In this large, contemporary, prospective, global cohort study of patients with newly diagnosed nonvalvular AF, overall use of anticoagulant therapy for stroke prevention was no different in men and women. Among patients with a CHADS2 score of 1, women were less likely than men to receive combination antithrombotic therapy. Use of anticoagulants in patients with a CHADS2 score of 0 could reflect suboptimal adherence to guidelines, or it may simply indicate that many clinicians think a CHADS2 score of 0 is not low risk18 and informally consider other risk factors when assessing risk. Among truly low-risk patients (CHA2DS2-VASc score of 0 in men and 1 in women), who are not considered candidates for anticoagulant therapy according to the guidelines,10,12 ≈40% received an anticoagulant. In contrast, among those with a CHA2DS2-VASc score of ≥2, in whom anticoagulation is a class I recommendation, one-third did not receive an anticoagulant. Of the women with a CHA2DS2-VASc score of 0, 41.1% were prescribed anticoagulants (some in combination with an antiplatelet) and 34.5% received an antiplatelet alone. Only 24.4% received no antithrombotic therapy, consistent with guideline recommendations.10 The high rate of use of antiplatelet therapy does not correlate with the rates of cardiovascular diseases among women, indicating that antiplatelets are still being given to low-risk women for stroke prevention, thus increasing bleeding risk. Similarly, 41.8% of men with a CHA2DS2-VASc score of 0 were prescribed anticoagulant therapy, and only 28.3% received no antithrombotic therapy.
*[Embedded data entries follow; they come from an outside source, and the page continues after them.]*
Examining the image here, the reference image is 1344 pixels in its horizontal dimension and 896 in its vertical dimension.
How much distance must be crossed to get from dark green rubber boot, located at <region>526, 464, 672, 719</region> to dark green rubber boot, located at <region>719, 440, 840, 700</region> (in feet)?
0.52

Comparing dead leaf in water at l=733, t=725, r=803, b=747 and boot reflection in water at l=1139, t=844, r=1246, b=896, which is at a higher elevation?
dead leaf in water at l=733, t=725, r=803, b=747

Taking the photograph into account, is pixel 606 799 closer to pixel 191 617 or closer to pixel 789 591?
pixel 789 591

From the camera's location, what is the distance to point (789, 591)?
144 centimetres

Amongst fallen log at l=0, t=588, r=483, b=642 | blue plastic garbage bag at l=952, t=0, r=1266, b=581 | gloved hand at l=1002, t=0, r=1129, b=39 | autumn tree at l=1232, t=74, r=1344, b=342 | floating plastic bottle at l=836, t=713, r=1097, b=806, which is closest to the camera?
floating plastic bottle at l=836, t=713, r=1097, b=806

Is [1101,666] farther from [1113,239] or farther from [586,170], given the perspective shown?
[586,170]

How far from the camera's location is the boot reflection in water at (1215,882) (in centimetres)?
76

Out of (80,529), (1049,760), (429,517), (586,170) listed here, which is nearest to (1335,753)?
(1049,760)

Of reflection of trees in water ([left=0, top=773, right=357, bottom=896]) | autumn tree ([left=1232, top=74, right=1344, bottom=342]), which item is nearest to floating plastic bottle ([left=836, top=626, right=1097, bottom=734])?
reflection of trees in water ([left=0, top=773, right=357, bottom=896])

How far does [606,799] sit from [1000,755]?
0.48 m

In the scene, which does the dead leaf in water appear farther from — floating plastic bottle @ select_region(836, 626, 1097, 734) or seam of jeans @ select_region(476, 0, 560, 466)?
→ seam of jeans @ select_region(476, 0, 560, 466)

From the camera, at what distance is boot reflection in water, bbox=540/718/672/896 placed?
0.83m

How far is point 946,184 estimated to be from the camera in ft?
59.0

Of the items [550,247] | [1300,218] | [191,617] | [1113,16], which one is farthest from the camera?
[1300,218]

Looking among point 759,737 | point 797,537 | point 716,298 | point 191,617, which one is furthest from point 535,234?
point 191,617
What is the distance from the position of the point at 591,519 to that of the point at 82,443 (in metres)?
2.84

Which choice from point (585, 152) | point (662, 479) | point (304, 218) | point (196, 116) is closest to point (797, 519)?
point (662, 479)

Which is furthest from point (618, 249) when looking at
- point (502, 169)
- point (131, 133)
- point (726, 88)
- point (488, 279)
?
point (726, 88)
These findings of suboptimal thromboprophylaxis are of concern and indicate the need for improved stroke prevention in AF. These observations were evident from registries conducted a decade ago1921 and show that anticoagulant use remains suboptimal in both sexes, reflecting the many limitations and difficulties with using vitamin K antagonists, and despite the recent introduction of direct anticoagulants.

Estimating bleeding risk in patients with AF can be difficult. The use of risk scores, such as HAS-BLED, may help clinicians make an informed decision about a patient’s potential risk for bleeding. In this study, the patterns of use of antithrombotic therapy were broadly similar when comparing men with women at low or at high risk of a bleed. The overall rates of anticoagulant therapy were higher in the low-risk group. However, combination antithrombotic therapy was more frequent in the high-risk group. Although the use of more intensive therapy in such patients may be somewhat unexpected, given that it is associated with an increased risk of bleeding complications,22 it probably reflects overlapping risk factors in stroke and bleeding risk scores. The presence of comorbid conditions such as coronary artery disease cannot, alone, account for the high rates of use of combination therapy in men and women at high risk of bleeding. Furthermore, a high HAS-BLED score per se should not be used to withdraw or preclude the use of anticoagulants; rather, it should be used to identify patients at higher risk of bleeding and to correct any potentially reversible risk factors for this event,10 and, in particular, to reconsider the use of combination antithrombotic therapy.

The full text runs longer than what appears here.